Thursday, September 23, 2004

Smack Down

some things are just plain fascinating, and other things are just crazy. the world of professional wrestling is both to Toronto poet Michael Holmes whose latest book Parts Unknown: Wrestling, Gimmicks and Other Works (Insomniac Press 2004) is an intense ode to the players, and those who are played upon, written in short poem-bursts of visceral music.

all the key players, Jake the Snake Roberts and Rowdy Roddy Piper for example, are here in all swagger and sweat. There is a poem about Piper that takes its title from a horror flick the wrestler starred in, They Live. it begins, [t]he hateful things he's done in a kilt / accrue. Piper's wrestling gimmick, his persona, was the crazed Scotsman and he always wore a kilt. Piper's instrument was, yeah you guessed it, the bagpipes.

and so the poems do accrue and build toward the coda Finishing Moves, a sequence of poems using the argot for wrestling moves that those in the business, and their huge fan base, use. wrestling is black light theater and this sequence is a tour de force of images and double-meanings. take this section.

vi. Low Blows

Shattered Dreams

* * *

the poems move on and on and if you feel you're about to pass out from so much info on pro wrestling Holmes provides a six page glossary to answer those questions you were always afraid to ask. what is a Blade and how is it used by the pros, you ask? here is Holmes definition.

When a wrestler takes a small piece of razor blade, usually secured to tape on his finger, hand or wrist, and runs it along his skin to produce "controlled" bleeding.

* * *

Holmes has the chops, his poems are muscular mini-movies. here is Section 5 from another sequence called Bell Suite.
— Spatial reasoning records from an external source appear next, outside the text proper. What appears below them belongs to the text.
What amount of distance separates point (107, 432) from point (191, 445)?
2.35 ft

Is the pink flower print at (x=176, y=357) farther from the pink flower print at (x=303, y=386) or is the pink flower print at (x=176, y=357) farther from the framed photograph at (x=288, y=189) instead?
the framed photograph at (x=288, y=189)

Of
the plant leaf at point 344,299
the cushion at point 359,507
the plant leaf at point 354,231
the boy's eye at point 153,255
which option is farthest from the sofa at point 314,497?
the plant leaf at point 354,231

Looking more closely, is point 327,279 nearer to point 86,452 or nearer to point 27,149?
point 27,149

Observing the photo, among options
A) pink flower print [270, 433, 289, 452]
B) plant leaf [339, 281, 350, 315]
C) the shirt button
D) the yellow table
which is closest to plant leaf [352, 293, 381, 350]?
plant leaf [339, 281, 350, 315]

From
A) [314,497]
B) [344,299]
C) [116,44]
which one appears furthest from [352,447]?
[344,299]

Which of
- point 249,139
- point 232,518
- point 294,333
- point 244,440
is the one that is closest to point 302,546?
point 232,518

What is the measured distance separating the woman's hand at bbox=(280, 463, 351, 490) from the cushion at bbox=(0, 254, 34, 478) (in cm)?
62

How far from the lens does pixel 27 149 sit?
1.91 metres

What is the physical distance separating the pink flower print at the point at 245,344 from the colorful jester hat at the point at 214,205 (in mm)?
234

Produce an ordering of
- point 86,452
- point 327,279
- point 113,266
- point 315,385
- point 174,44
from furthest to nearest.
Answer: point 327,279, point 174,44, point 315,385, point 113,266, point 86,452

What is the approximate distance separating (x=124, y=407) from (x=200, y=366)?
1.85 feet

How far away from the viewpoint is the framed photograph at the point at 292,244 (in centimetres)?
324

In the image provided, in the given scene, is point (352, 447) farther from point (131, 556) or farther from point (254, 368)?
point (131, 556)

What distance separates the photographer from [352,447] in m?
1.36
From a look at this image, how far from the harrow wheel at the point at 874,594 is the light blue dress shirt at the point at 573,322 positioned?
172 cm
Because its fake it's not real--
tell me again because I'm too dumb
to understand, too unreal to rail
against what numbed
one town into this town
derailed my train of--
it's not easy to own
up to this thoughtlessness, my love
the one apology I still need to make
(it's real because it's not fake)

* * *

the power of art, however we wish to define art, is its artifice. for somehow, when we act (activate) our imaginations we exist in the state of becoming. art makes for actions from its pretending, and these actions become us, and that "us" is constantly being defined over and again, always striving with horror and pleasure. Holmes's fascination for pro wrestling makes for some very good poetry. the poet uses the persona of a rabid fan to write on the personas used by those in this wild business. for Holmes the poems move with humor and grace because we all pretend to be authentic. for reals.